Pada ayat ini, Allah menjelaskan tentang salah satu karakter yang dimiliki manusia, yaitu diciptakan bersifat halū‘ yaitu senantiasa gelisah, cemas, dan rakus. Kegelisahan ini dijelaskan selanjutnya oleh Allah bahwa manusia ketika disentuh oleh kesusahan, maka ia akan berkeluh kesah, dan sebaliknya jika ia mendapat kebaikan, maka ia akan kikir. Sifat halū‘ ini sebenarnya tidaklah negatif, karena pada dasarnya sesuatu yang tidak didasarkan pada keinginan yang kuat, tentulah tidak akan bisa tercapai. Sifat tersebut yang merupakan naluri manusia adalah cara untuk meraih kebahagiaan dan kesempurnaan wujudnya. Akan tetapi, naluri ini ketika disentuh oleh keburukan dan tidak bisa menyeimbangkannya maka manusia tersebut akan celaka. Begitu juga ketika kebaikan datang padanya dan tidak bisa menyeimbangkannya, maka ia pun akan celaka. Jadi sifat tersebut tercela akibat ulah manusia yang menggunakan nikmat dan cobaan Allah dengan jalan yang tidak sesuai dengan jalan-Nya.
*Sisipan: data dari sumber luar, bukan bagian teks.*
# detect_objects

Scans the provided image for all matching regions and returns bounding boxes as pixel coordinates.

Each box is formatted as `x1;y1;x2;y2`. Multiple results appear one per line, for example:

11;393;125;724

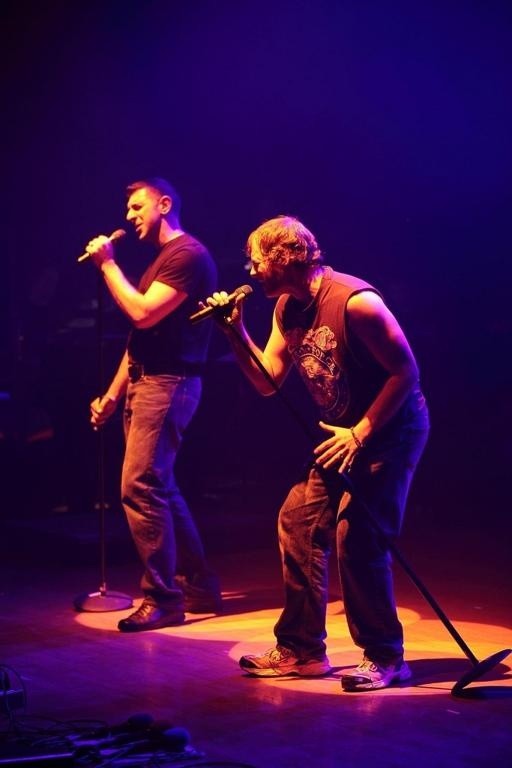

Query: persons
197;215;432;691
85;174;218;630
2. Jazū‘an جَزُوْعًا (al-Ma‘ārij/70: 20)
Kata jazū‘ berasal dari kata al-jaz‘, terambil dari kata jazi‘a-yajza‘u-jaza‘an , yang berarti kesedihan yang mendalam. Kata ini merupakan bagian dari kata al-huzn (kesedihan), al-huzn lebih umum sedangkan al-jaz‘ menunjukkan arti sangat (mubālagah). Al-Jaz‘ adalah kesedihan yang bisa memutuskan harapan seseorang dan bisa menimbulkan sifat berkeluh kesah. Asal maknanya adalah memutuskan tali dari tengah-tengahnya. Jaz‘u al-wādi diartikan dengan sungai yang terputus. Al-Jaz‘ juga digunakan untuk kharaj yang berubah warna, seakan-akan warna aslinya terputus. Lahm mujazza‘ diistilahkan untuk daging yang memiliki dua warna. Al-Jāzi‘ sebutan untuk tiang penyangga yang berada di tengah rumah, dinamakan demikian seakan-akan kayu tersebut terpotong. Dari makna-makna ini bisa disimpulkan bahwa kata al-jaz‘ berkisar pada arti keterputusan baik bersifat fisik atau non fisik.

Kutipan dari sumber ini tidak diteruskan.